Normal and power law distributions

[erszega]

Is it correct to say that independent random events (additively) lead to a normal distribution, and dependent random events (multiplicatively) lead to a power law distribution?

The following might be trivial, but it was quite interesting to find for me, someone with a very limited knowledge of mathematics or statistics:

Take a matrix of random numbers r(i,j), where 0 < r(i,j) < 1.

Let S(i) = int( ( r(i,1) + r(i,2) +...+ r(i,j) )*n ), with S(i) >= S(i-1) if i >= i-1, that is, S is a sorted list of the integer parts of the sums of random numbers multiplied by an integer.

Let P(i) = int( ( r(i,1) * r(i,2) * ... * r(i,j) )*n ), with P(i) >= P(i-1) if i >= i-1, that is P is a sorted list of the integer parts of the products of random numbers multiplied by an integer.

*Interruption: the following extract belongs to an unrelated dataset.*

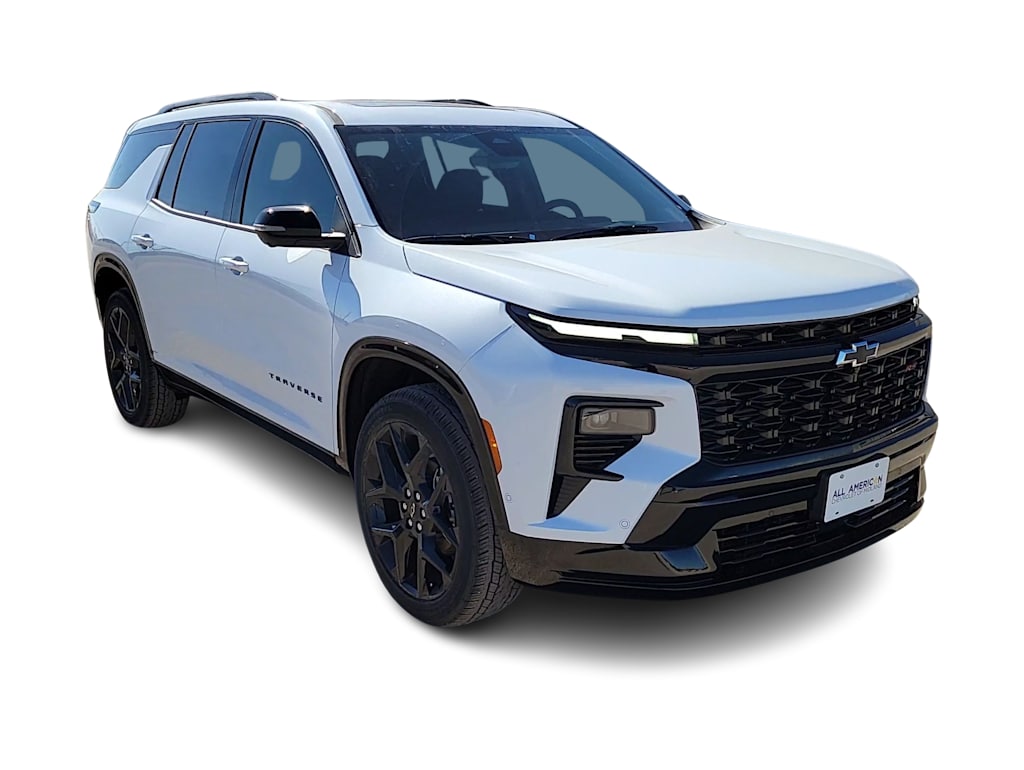 Thumbnail: 2026 Chevrolet Traverse - 17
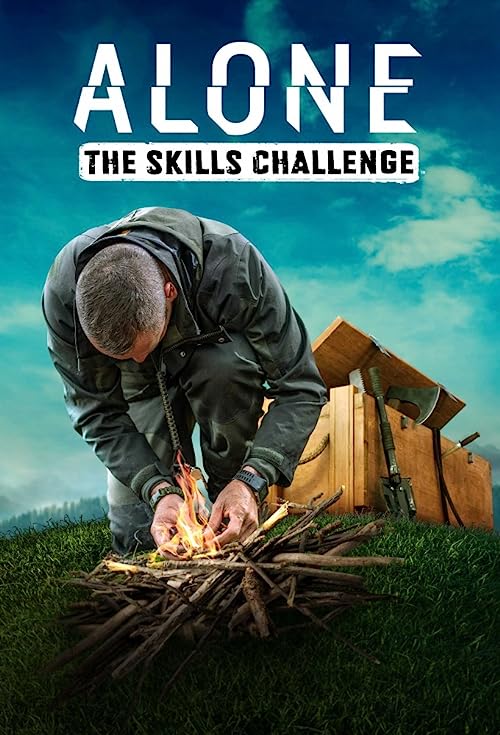 Alone: The Skills Challenge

Hypothesis (based simply on observation of graphs of S(i) and P(i)):

the higher the values of i and j, the more S(i) approximates normal distribution, and P(i) approximates a power-law distribution.

Is this right?

 

[erszega]

Apologies, I meant the frequency of each S(i) or P(i).
It may be better to describe what I did in the following way:
I used a spreadsheet, and created a table, consisting of, say, 10,000 rows and 5 columns, of random numbers (using the spreadsheet's random number function). Then I added (or multiplied) the random numbers in each row. I multiplied the sums (or products) by, say, 100, and took the integer parts (to create "bins"). Then I sorted the "bins", calculated the frequency (number of occurencies in the list) of each "bin", and then put a graph on the frequency list. I hope this makes sense.